> [Task to complete]
Recast the lines as a Markdown table with the columns Row and Line, starting with the line that contains "As seen in the" and ending with the line that contains "How far from the camera does [993,460] lie?", and skip blank lines and pictures.

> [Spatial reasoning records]
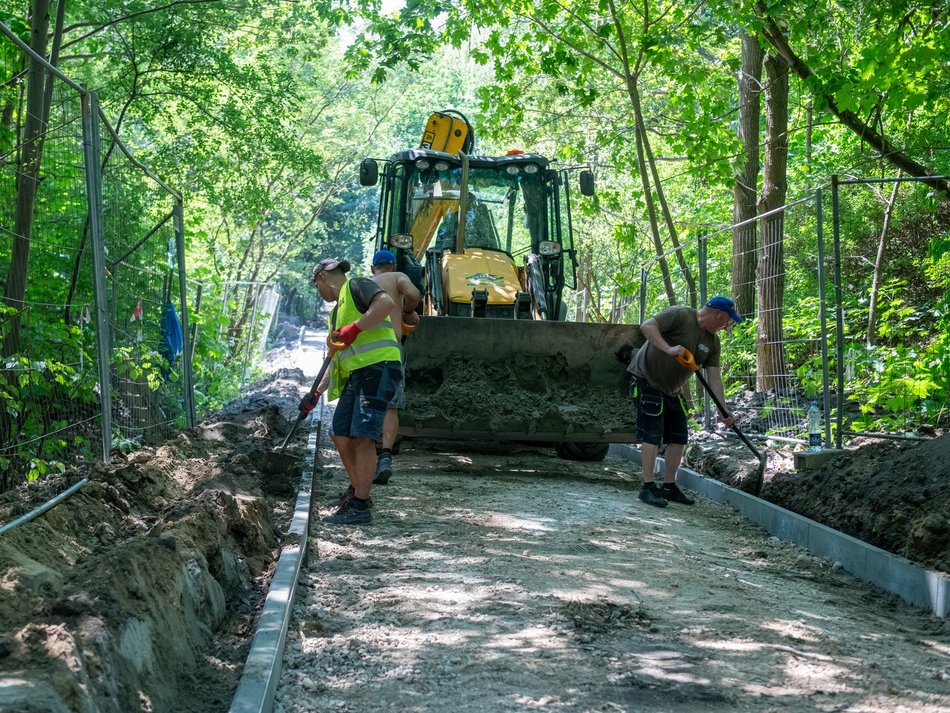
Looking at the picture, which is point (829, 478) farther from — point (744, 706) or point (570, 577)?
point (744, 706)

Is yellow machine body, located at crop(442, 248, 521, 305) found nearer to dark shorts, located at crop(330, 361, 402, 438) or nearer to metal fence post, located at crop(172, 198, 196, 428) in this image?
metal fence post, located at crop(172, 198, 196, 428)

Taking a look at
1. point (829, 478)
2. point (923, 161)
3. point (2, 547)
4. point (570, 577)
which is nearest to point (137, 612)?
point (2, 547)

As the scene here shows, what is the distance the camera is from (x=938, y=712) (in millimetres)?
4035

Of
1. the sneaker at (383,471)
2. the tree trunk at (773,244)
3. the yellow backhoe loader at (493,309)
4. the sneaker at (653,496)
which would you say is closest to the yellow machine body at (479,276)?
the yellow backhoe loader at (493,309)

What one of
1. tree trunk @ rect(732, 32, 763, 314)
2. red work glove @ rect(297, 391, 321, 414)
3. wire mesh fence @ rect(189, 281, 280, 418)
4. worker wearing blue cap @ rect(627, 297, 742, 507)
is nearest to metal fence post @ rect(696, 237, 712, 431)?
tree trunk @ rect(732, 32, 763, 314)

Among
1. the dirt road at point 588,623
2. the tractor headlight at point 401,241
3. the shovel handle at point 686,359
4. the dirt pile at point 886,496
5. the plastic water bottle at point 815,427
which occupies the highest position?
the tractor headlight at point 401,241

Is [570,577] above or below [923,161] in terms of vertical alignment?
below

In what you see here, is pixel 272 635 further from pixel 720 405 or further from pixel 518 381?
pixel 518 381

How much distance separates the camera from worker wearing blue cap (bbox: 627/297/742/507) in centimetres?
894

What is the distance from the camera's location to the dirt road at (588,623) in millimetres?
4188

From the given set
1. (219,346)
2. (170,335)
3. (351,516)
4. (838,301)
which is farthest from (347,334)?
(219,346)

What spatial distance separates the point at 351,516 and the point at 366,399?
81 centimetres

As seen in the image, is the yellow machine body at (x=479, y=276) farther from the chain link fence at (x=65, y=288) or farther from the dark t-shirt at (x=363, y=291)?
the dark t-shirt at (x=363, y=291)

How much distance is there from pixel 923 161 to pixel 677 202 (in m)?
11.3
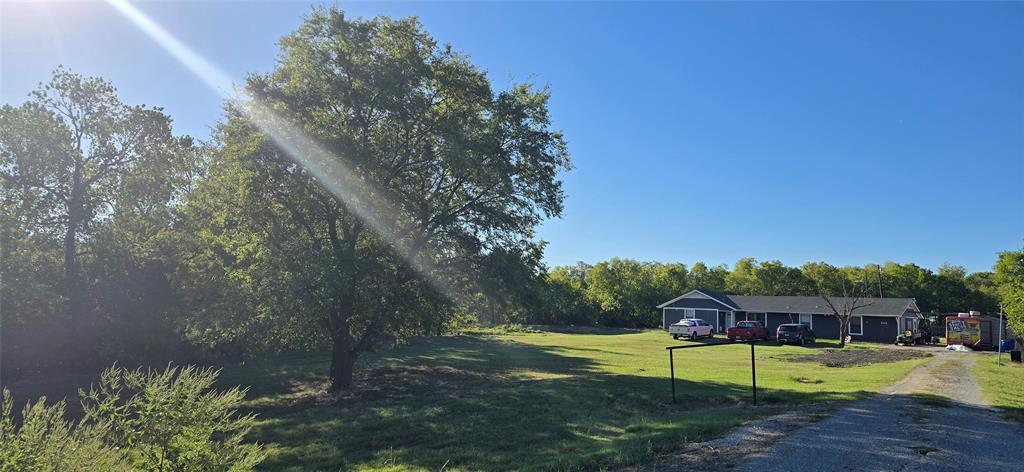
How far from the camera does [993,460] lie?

...

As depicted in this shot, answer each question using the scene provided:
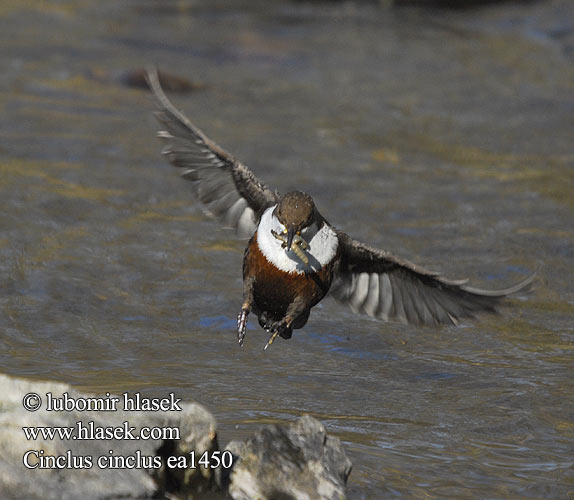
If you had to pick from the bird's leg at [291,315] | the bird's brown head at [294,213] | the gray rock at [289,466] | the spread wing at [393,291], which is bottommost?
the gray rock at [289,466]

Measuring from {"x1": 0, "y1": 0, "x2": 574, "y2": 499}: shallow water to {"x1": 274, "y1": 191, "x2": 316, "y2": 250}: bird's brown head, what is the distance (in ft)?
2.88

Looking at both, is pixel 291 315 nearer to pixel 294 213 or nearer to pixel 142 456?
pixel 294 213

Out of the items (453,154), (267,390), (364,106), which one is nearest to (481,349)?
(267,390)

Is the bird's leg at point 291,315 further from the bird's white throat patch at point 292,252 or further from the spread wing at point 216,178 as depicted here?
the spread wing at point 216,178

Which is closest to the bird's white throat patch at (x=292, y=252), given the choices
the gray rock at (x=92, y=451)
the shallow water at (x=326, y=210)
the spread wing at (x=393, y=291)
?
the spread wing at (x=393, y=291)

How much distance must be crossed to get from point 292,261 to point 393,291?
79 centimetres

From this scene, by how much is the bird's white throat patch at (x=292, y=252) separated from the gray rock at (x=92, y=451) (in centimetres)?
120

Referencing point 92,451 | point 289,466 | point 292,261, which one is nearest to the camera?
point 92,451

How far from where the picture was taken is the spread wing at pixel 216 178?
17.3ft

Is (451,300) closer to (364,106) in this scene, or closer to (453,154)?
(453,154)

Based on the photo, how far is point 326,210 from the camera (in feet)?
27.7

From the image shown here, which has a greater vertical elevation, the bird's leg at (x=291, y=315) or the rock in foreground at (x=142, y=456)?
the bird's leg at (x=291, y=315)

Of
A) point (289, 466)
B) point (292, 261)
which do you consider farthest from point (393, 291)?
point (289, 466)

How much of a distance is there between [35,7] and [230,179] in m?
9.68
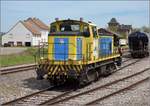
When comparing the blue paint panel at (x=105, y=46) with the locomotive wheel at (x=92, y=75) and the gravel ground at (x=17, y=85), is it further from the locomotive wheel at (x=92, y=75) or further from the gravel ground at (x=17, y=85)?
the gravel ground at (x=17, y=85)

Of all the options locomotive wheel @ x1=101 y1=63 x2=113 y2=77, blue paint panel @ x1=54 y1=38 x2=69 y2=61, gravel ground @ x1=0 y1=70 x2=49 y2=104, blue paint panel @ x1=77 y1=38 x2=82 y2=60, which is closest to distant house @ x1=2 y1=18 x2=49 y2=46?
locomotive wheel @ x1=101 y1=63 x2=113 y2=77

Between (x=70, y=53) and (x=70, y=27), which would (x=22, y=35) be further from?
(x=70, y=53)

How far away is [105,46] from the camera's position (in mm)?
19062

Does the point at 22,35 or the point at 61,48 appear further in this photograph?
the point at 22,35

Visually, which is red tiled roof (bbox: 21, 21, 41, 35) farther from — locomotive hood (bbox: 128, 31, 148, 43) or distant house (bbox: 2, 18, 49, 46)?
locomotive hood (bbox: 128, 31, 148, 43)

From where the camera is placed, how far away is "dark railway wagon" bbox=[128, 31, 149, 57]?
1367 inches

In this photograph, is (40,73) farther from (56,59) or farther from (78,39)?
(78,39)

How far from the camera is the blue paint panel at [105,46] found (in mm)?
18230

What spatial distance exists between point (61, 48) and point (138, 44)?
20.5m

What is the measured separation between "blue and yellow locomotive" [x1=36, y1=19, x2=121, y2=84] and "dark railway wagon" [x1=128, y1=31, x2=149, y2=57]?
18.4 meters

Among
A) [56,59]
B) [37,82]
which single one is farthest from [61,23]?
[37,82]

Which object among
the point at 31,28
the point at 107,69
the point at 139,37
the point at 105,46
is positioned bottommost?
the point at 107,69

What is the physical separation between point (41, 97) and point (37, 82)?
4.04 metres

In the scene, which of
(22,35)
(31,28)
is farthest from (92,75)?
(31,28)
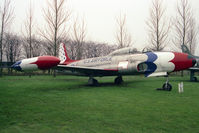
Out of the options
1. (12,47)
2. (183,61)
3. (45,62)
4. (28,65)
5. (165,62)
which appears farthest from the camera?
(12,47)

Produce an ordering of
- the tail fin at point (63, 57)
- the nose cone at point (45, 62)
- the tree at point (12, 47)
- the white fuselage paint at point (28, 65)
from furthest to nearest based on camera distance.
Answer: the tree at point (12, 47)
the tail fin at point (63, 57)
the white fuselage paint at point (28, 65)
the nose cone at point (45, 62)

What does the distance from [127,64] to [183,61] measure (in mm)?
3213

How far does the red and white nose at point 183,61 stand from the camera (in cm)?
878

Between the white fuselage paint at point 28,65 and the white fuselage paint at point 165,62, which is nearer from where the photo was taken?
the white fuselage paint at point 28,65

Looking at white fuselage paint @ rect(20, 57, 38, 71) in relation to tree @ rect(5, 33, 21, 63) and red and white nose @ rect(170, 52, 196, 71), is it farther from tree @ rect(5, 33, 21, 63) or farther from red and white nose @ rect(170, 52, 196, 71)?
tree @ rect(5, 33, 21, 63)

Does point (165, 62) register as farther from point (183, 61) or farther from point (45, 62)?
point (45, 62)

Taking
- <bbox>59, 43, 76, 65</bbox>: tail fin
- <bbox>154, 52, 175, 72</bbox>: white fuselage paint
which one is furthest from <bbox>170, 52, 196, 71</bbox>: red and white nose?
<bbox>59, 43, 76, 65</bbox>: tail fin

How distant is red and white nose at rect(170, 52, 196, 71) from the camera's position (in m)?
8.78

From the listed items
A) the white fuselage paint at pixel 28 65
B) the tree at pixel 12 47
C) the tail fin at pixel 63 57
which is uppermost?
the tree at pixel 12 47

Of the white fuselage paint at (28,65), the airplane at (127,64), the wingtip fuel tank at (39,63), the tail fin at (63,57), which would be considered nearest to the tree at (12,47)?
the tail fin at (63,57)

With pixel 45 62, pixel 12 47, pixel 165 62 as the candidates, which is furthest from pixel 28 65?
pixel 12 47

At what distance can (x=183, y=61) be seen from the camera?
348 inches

> [Complete response]
| Row | Line |
|---|---|
| 1 | As seen in the image, is the yellow machine body at (x=479, y=276) farther from the chain link fence at (x=65, y=288) or farther from the dark t-shirt at (x=363, y=291)? |
| 2 | the dark t-shirt at (x=363, y=291) |
| 3 | How much distance is there from pixel 923 161 to pixel 677 202 (in m)? |
| 4 | 11.3 |
| 5 | How far from the camera does [993,460] lie? |